Racine, Molière, La Fontaine, qui sont au programme de nos « Journées, » représentent admirablement cette littérature, rien n’étant plus français d’inspiration, ni plus élevé dans l’échelle des valeurs artistiques, qu’une tragédie de Racine, une comédie de Molière, une fable de La Fontaine. On peut même dire qu’ils la représentent tout entière, Molière et La Fontaine étant plus gaulois, mais Racine plus chrétien, et Molière étant disciple de Plante, mais Racine émule de Sophocle et La Fontaine ami de Platon. Désormais notre littérature s’est dépouillée de tout ce qui la déparait ou la dénaturait. Elle a rejeté le pédantisme qui faisait de tels vers de Ronsard autant de logogriphes, et des pièces de Jodelle ou de Garnier des tragédies de collège. Elle s’est affranchie des influences étrangères et a renvoyé par delà les monts le gongorisme à l’espagnole et les concetti à l’italienne.
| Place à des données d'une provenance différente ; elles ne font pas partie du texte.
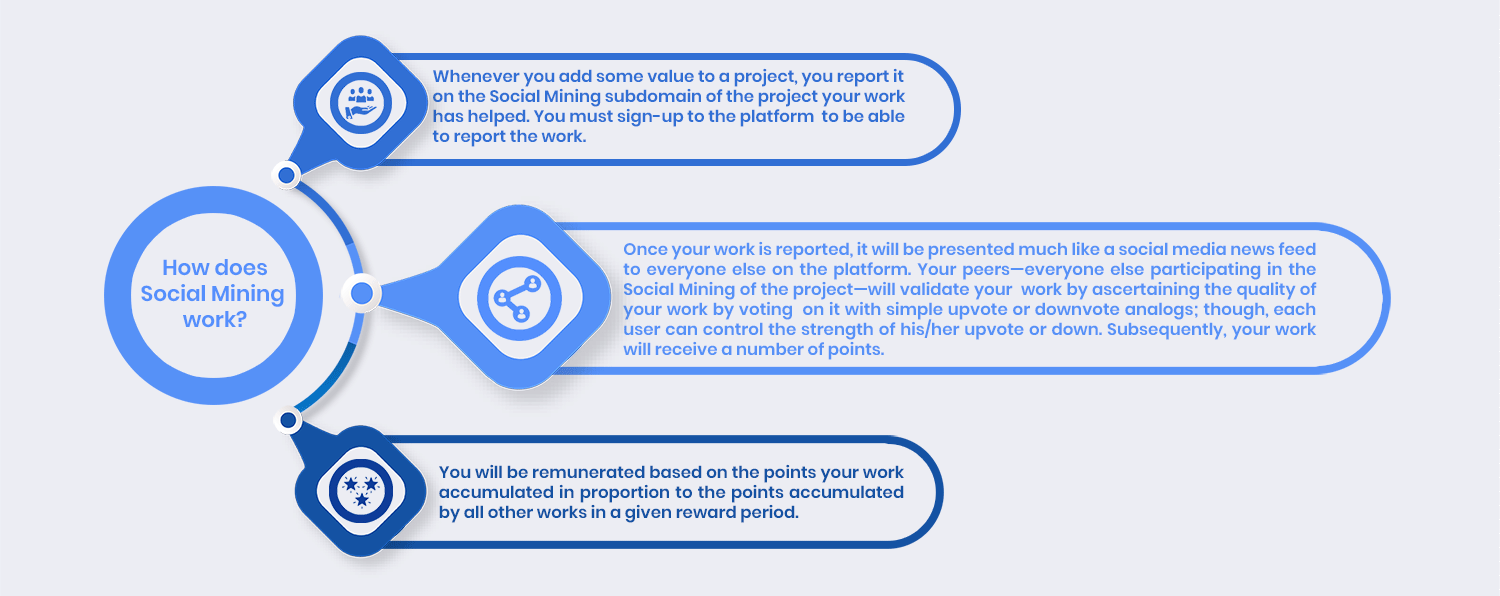 How does Social Mining work?

Whenever you add some value to a project, you report it on the Social Mining subdomain of the project your work has helped. You must sign-up to the platform to be able to report the work.

Once your work is reported, it will be presented much like a social media news feed to everyone else on the platform. Your peers—everyone else participating in the Social Mining of the project—will validate your work by ascertaining the quality of your work by voting on it with simple upvote or downvote analogs; though, each user can control the strength of his/her upvote or down. Subsequently, your work will receive a number of points.

You will be remunerated based on the points your work accumulated in proportion to the points accumulated by all other works in a given reward period.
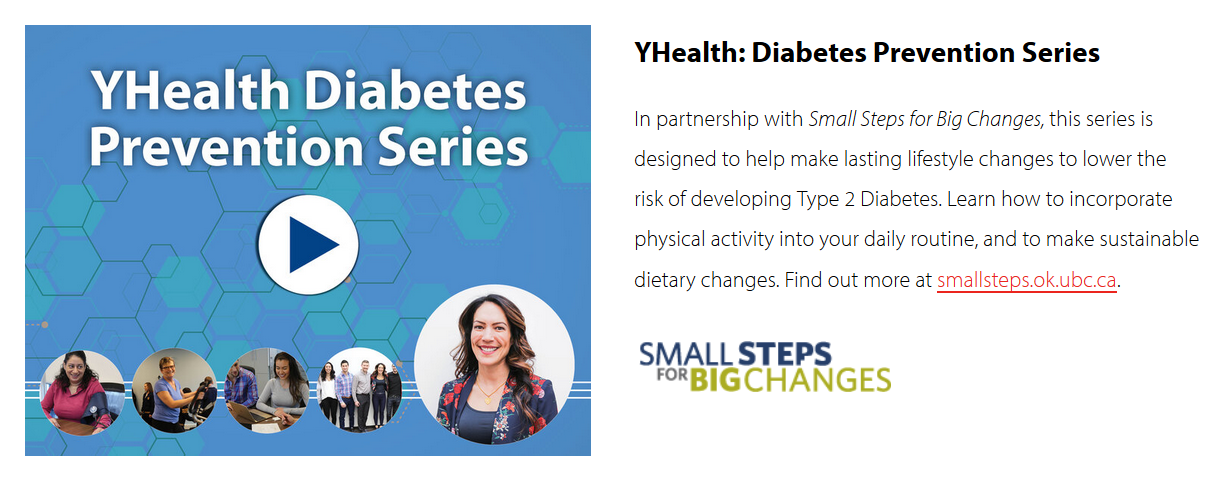 YHealth Diabetes Prevention Series

YHealth: Diabetes Prevention Series

In partnership with Small Steps for Big Changes, this series is designed to help make lasting lifestyle changes to lower the risk of developing Type 2 Diabetes. Learn how to incorporate physical activity into your daily routine, and to make sustainable dietary changes. Find out more at smallsteps.ok.ubc.ca.

SMALL STEPS FOR BIG CHANGES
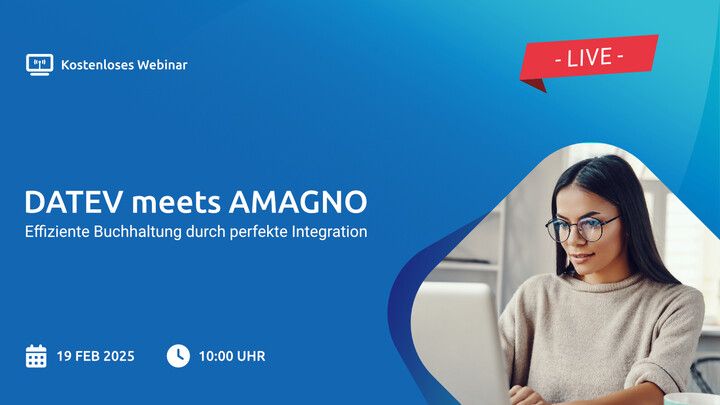 Kostenloses Webinar

- LIVE -

DATEV meets AMAGNO
Effiziente Buchhaltung durch perfekte Integration

19 FEB 2025

10:00 UHR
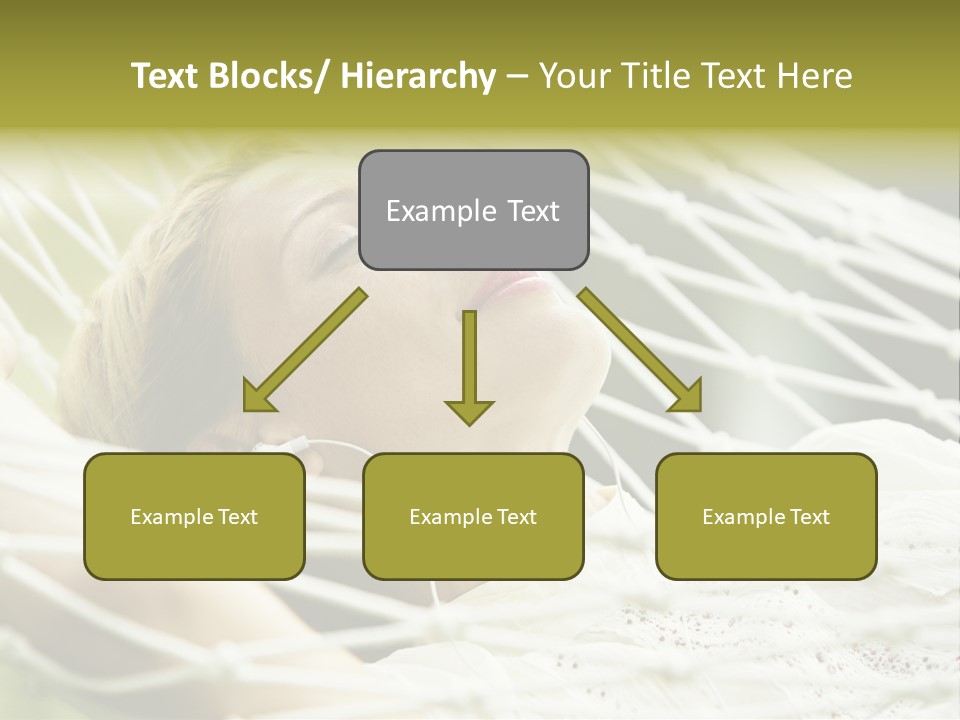 Text Blocks/ Hierarchy – Your Title Text Here

Example Text

Example Text

Example Text

Example Text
Elle s’est châtiée elle-même en arrêtant l’esprit gaulois sur une pente où il glisse volontiers, celle de la grossièreté. Elle est sortie, pour un temps, victorieuse du combat si rudement mené par Boileau contre la préciosité et contre le burlesque. Elle apparaît enfin, débarrassée de toute importation, fibre de toute souillure, image adéquate de l’esprit français.

C’est essentiellement une littérature psychologique. Indifférente au spectacle extérieur, à ce qui est en dehors de nous et n’est pas nous, elle ne s’intéresse qu’à la réalité intérieure. Mais ici il n’est aspect si caché, nuance si subtile qu’elle ne soit jalouse de l’atteindre.